Records to use -
·····

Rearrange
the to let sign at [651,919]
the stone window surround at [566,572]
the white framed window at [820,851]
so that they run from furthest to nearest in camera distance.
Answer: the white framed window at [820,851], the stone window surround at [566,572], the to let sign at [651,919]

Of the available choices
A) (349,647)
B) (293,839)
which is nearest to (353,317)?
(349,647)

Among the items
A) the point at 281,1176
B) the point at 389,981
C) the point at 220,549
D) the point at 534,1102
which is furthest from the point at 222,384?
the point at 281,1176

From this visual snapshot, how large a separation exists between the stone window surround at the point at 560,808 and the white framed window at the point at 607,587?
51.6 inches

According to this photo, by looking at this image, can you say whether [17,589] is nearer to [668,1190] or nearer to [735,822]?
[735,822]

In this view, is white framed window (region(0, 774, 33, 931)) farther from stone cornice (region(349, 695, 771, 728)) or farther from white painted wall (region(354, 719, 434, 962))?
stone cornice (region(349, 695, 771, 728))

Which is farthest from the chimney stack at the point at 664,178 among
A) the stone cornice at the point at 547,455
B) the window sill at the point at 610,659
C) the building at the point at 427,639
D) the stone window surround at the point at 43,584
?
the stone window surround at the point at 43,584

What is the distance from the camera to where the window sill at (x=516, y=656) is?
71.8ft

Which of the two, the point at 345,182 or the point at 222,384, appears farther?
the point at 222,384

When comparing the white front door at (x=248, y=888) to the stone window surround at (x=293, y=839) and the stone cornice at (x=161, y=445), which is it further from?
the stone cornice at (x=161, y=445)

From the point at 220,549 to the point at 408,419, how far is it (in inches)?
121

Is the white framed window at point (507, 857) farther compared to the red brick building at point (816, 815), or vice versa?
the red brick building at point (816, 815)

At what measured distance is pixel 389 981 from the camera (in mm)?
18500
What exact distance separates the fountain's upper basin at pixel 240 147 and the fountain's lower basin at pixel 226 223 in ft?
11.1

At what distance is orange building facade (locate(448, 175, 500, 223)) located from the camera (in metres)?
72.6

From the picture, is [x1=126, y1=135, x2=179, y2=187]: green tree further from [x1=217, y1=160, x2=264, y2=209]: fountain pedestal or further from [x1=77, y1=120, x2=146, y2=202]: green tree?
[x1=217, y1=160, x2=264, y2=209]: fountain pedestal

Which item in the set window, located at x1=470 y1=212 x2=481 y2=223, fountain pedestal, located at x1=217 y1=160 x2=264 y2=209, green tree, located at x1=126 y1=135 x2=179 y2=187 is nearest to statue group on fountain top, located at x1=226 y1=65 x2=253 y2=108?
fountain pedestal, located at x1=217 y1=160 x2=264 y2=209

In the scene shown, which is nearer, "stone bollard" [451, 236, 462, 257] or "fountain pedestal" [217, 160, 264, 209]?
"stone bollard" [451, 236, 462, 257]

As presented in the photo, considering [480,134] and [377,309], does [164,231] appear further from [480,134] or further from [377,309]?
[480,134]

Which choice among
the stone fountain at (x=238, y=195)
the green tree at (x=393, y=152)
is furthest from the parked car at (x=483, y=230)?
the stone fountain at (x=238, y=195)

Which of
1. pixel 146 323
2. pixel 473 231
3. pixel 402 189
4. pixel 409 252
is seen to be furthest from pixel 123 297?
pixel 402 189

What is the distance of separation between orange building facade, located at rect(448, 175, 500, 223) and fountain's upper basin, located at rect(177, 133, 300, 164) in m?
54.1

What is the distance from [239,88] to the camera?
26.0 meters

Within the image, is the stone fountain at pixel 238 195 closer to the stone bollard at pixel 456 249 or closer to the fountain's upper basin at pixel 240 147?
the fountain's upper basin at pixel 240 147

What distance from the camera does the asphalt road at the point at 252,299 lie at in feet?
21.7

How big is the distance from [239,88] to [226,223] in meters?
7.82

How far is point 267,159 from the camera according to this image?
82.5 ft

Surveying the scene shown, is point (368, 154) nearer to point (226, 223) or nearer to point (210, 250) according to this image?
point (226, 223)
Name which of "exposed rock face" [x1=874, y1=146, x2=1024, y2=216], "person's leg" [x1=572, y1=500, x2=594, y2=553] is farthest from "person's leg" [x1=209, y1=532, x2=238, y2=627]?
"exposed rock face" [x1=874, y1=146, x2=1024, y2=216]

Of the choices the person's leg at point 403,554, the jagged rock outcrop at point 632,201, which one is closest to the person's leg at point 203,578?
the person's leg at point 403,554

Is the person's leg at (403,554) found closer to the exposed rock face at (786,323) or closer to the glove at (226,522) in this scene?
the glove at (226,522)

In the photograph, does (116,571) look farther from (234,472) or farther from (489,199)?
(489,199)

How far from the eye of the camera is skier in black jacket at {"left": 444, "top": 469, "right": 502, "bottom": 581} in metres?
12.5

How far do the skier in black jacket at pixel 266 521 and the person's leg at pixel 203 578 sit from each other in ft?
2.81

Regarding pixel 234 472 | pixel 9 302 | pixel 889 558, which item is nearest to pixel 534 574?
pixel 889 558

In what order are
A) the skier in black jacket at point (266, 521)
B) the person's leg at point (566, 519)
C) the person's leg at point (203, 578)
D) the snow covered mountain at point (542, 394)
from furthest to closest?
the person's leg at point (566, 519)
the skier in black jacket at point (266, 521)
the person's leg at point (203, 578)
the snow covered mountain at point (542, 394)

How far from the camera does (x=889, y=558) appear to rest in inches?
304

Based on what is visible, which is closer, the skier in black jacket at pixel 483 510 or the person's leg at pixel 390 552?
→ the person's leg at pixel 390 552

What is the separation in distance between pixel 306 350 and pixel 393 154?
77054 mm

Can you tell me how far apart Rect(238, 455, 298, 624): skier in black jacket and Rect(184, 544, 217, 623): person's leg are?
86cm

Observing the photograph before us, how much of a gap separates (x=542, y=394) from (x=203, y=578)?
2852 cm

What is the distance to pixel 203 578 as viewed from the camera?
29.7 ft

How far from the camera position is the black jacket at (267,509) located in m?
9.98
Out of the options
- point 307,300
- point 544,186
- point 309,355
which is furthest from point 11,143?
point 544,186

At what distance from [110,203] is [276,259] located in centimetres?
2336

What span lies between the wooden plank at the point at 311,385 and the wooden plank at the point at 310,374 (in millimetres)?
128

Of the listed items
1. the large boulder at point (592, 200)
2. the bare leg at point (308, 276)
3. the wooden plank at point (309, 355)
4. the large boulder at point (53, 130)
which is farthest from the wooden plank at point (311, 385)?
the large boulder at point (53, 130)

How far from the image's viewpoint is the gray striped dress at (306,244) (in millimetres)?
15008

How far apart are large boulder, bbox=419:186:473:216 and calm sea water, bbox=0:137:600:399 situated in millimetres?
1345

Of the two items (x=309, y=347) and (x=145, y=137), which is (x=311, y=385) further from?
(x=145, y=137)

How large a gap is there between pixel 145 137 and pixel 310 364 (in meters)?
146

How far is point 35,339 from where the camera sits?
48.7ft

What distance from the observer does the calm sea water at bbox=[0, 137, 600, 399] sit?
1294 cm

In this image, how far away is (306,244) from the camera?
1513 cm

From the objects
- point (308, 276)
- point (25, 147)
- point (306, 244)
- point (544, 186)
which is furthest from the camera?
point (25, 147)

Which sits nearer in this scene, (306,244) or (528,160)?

·····

Exercise details - Turn the records above, from the line that contains "Can you tell" through the last line of the records, into a numbered list with the blank lines left out.

Output for this exercise -
1. Can you tell me how far apart Rect(238, 455, 298, 624): skier in black jacket and Rect(184, 544, 217, 623): person's leg are?
2. 86cm
3. Observing the photograph before us, how much of a gap separates (x=542, y=394) from (x=203, y=578)?
4. 2852 cm
5. What is the distance to pixel 203 578 as viewed from the camera?
6. 29.7 ft
7. How far from the camera position is the black jacket at (267,509) located in m?
8. 9.98
9. Out of the options
10. - point 307,300
11. - point 544,186
12. - point 309,355
13. which is furthest from point 11,143?
14. point 544,186
15. At what distance from [110,203] is [276,259] located in centimetres?
16. 2336
17. What span lies between the wooden plank at the point at 311,385 and the wooden plank at the point at 310,374 (in millimetres)?
18. 128
19. Of the listed items
20. 1. the large boulder at point (592, 200)
21. 2. the bare leg at point (308, 276)
22. 3. the wooden plank at point (309, 355)
23. 4. the large boulder at point (53, 130)
24. which is farthest from the wooden plank at point (311, 385)?
25. the large boulder at point (53, 130)
26. How far from the image's viewpoint is the gray striped dress at (306,244) (in millimetres)?
27. 15008
28. How far apart are large boulder, bbox=419:186:473:216 and calm sea water, bbox=0:137:600:399 situated in millimetres?
29. 1345
30. Of the two items (x=309, y=347) and (x=145, y=137), which is (x=311, y=385) further from?
31. (x=145, y=137)
32. How large a gap is there between pixel 145 137 and pixel 310 364 (in meters)?
33. 146
34. How far is point 35,339 from where the camera sits?
35. 48.7ft
36. What distance from the observer does the calm sea water at bbox=[0, 137, 600, 399] sit?
37. 1294 cm
38. In this image, how far away is (306,244) from the camera?
39. 1513 cm
40. From the objects
41. - point (308, 276)
42. - point (25, 147)
43. - point (306, 244)
44. - point (544, 186)
45. which is furthest from the camera?
46. point (25, 147)
47. Which sits nearer in this scene, (306,244) or (528,160)?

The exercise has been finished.